▸ Problem:
Exact reproduction of all the entries is required, without any of their pictures.

▸ Records supplied:

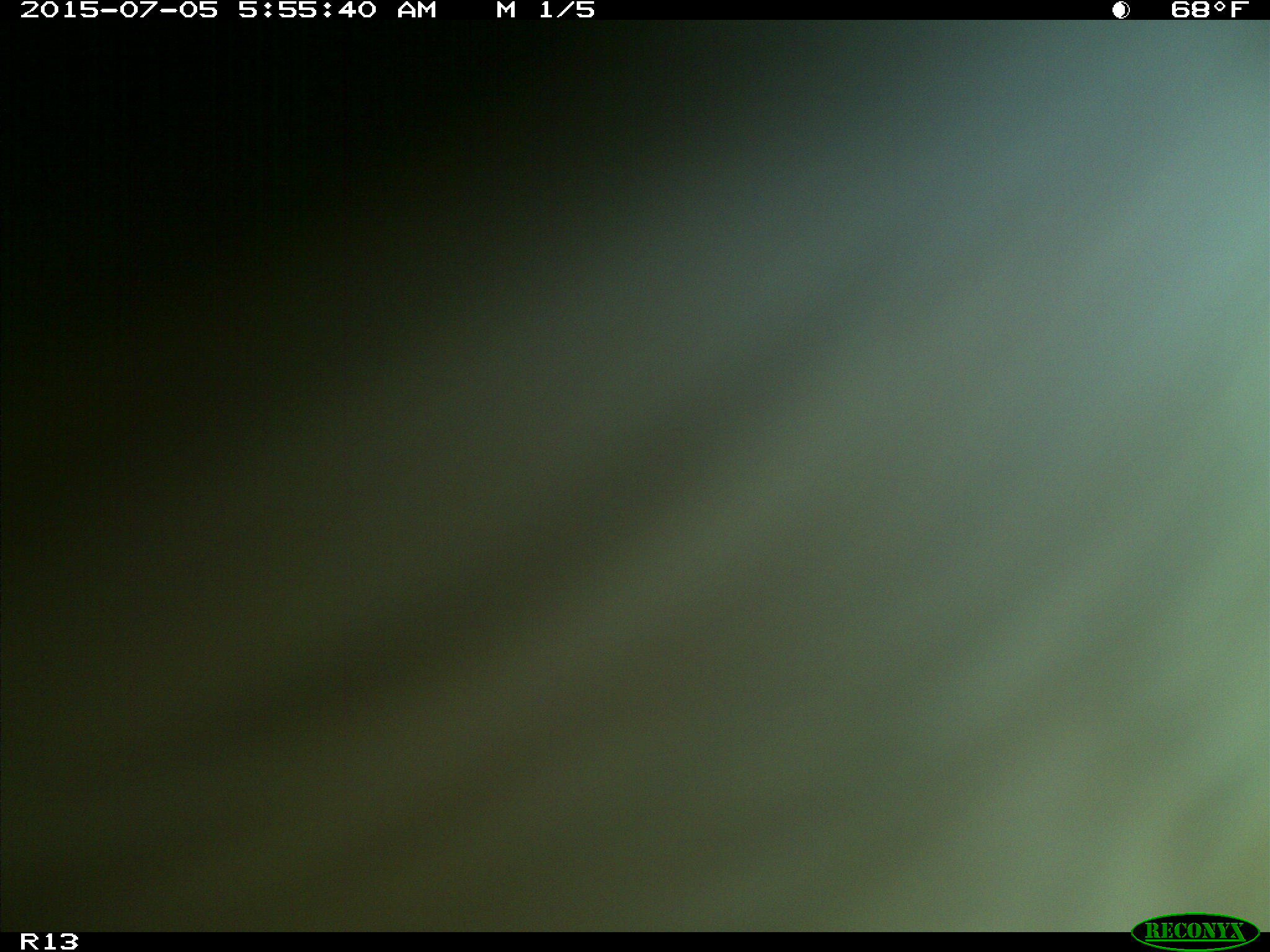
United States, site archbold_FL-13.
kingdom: Animalia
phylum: Chordata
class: Mammalia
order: Artiodactyla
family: Bovidae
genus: Bos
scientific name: Bos taurus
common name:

▸ Solution to this exercise:
United States, site archbold_FL-13.
kingdom: Animalia
phylum: Chordata
class: Mammalia
order: Artiodactyla
family: Bovidae
genus: Bos
scientific name: Bos taurus
common name:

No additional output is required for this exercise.